Issue date, unless otherwise indicated: November, 1972.
The second general standard is:
In all matters relating to the assignment, an independence in mental attitude is to be maintained by the auditor or auditors.
This standard requires that the auditor be independent; aside from being in public practice (as distinct from being in private practice), he must be without bias with respect to the client since otherwise he would lack that impartiality necessary for the dependability of his findings, however excellent his technical proficiency may be. However, independence does not imply the attitude of a prosecutor but rather a judicial impartiality that recognizes an obligation for fairness not only to management and owners of a business but also to creditors and those who may otherwise rely (in part, at least) upon the independent auditor's report, as in the case of prospective owners or creditors.
It is of utmost importance to the profession that the general public maintain confidence in the independence of independent auditors. Public confidence would be impaired by evidence that independence was actually lacking, and it might also be impaired by the existence of circumstances which reasonable people might believe likely to influence independence. To be independent, the auditor must be intellectually honest; to be recognized as independent, he must be free from any obligation to or interest in the client, its management, or its owners. For example, an independent auditor auditing a company of which he was also a director might be intellectually honest, but it is unlikely that the public would accept him as independent since he would be in effect auditing decisions which he had a part in making.
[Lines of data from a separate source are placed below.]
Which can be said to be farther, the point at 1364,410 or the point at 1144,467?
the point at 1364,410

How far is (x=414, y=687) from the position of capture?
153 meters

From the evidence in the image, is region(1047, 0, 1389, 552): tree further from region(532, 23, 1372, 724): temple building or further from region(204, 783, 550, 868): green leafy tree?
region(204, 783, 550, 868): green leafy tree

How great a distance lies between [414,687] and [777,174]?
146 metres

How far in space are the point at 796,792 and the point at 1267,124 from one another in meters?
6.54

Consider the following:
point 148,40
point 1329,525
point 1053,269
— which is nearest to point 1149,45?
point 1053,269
Likewise, an auditor with a substantial financial interest in a company might be unbiased in expressing his opinion on the financial statements of the company, but the public would be reluctant to believe that he was unbiased. Independent auditors should not only be independent in fact; they should avoid situations that may lead outsiders to doubt their independence.
The profession has established, through the AICPA's Code of Professional Conduct, precepts to guard against the presumption of loss of independence. "Presumption" is stressed because the possession of intrinsic independence is a matter of personal quality rather than of rules that formulate certain objective tests. Insofar as these precepts have been incorporated in the profession's code, they have the force of professional law for the independent auditor.
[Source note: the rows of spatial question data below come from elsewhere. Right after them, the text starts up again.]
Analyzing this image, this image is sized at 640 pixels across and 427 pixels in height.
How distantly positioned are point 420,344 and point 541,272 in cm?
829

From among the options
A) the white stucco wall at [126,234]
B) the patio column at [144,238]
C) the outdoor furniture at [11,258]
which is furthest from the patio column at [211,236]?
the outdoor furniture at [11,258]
The Securities and Exchange Commission (SEC) has also adopted requirements for independence of auditors who report on financial statements filed with it that differ from the AICPA requirements in certain respects. [fn 1]
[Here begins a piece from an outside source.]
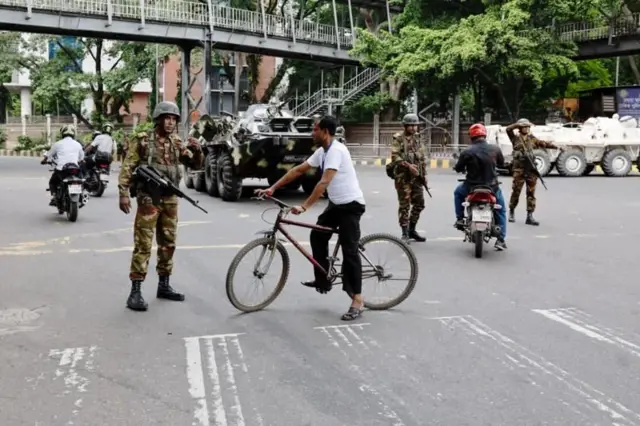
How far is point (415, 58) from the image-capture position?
29.0 m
The independent auditor should administer his practice within the spirit of these precepts and rules if he is to achieve a proper degree of independence in the conduct of his work.
To emphasize independence from management, many corporations follow the practice of having the independent auditor appointed by the board of directors or elected by the stockholders.
Footnotes (AU Section 220 — Independence):
[fn 1] [Footnote deleted, December 2001, to acknowledge the dissolution of the Independence Standard Board.]